## Directions
Reproduce the lines of the records starting at the beginning and ending with the line that contains "What is the title of the chart? PHPPresentation", including both.

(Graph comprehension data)
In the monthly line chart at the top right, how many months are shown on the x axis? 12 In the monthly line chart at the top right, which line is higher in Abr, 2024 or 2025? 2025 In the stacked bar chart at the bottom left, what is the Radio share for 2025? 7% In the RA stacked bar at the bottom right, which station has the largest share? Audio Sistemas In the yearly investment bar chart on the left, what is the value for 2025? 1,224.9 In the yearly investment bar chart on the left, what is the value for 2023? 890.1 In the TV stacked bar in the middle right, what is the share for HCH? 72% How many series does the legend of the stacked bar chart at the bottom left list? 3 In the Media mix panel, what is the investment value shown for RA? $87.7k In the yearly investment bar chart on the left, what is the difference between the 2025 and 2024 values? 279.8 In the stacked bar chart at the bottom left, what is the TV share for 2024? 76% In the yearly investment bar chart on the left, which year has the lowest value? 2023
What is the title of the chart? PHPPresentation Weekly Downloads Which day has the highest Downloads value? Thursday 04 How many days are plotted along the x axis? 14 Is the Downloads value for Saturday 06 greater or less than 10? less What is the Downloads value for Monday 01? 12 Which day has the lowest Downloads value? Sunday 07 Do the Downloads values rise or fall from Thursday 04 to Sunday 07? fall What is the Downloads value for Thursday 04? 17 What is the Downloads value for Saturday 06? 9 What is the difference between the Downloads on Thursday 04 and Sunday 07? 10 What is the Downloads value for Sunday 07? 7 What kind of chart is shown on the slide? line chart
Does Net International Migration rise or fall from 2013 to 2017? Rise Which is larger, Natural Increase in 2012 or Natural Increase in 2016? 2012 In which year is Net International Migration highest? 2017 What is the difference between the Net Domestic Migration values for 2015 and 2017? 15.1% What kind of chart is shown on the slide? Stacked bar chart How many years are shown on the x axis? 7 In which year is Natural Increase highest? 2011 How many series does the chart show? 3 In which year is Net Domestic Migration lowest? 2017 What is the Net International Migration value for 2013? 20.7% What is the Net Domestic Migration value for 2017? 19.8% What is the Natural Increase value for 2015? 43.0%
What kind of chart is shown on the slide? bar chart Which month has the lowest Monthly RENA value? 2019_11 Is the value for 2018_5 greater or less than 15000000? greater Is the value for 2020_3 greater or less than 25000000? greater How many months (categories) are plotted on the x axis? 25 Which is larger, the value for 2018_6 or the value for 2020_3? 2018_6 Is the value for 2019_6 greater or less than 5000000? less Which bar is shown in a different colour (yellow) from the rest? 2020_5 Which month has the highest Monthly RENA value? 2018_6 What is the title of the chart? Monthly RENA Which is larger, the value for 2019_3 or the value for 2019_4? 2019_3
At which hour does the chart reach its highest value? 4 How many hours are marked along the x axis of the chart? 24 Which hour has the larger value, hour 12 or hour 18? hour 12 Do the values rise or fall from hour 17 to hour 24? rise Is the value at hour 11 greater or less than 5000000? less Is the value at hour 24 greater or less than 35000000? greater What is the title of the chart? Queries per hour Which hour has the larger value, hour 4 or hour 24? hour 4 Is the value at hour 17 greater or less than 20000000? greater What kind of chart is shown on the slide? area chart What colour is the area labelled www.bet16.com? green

## Answer
In the monthly line chart at the top right, how many months are shown on the x axis? 12 In the monthly line chart at the top right, which line is higher in Abr, 2024 or 2025? 2025 In the stacked bar chart at the bottom left, what is the Radio share for 2025? 7% In the RA stacked bar at the bottom right, which station has the largest share? Audio Sistemas In the yearly investment bar chart on the left, what is the value for 2025? 1,224.9 In the yearly investment bar chart on the left, what is the value for 2023? 890.1 In the TV stacked bar in the middle right, what is the share for HCH? 72% How many series does the legend of the stacked bar chart at the bottom left list? 3 In the Media mix panel, what is the investment value shown for RA? $87.7k In the yearly investment bar chart on the left, what is the difference between the 2025 and 2024 values? 279.8 In the stacked bar chart at the bottom left, what is the TV share for 2024? 76% In the yearly investment bar chart on the left, which year has the lowest value? 2023
What is the title of the chart? PHPPresentation Weekly Downloads Which day has the highest Downloads value? Thursday 04 How many days are plotted along the x axis? 14 Is the Downloads value for Saturday 06 greater or less than 10? less What is the Downloads value for Monday 01? 12 Which day has the lowest Downloads value? Sunday 07 Do the Downloads values rise or fall from Thursday 04 to Sunday 07? fall What is the Downloads value for Thursday 04? 17 What is the Downloads value for Saturday 06? 9 What is the difference between the Downloads on Thursday 04 and Sunday 07? 10 What is the Downloads value for Sunday 07? 7 What kind of chart is shown on the slide? line chart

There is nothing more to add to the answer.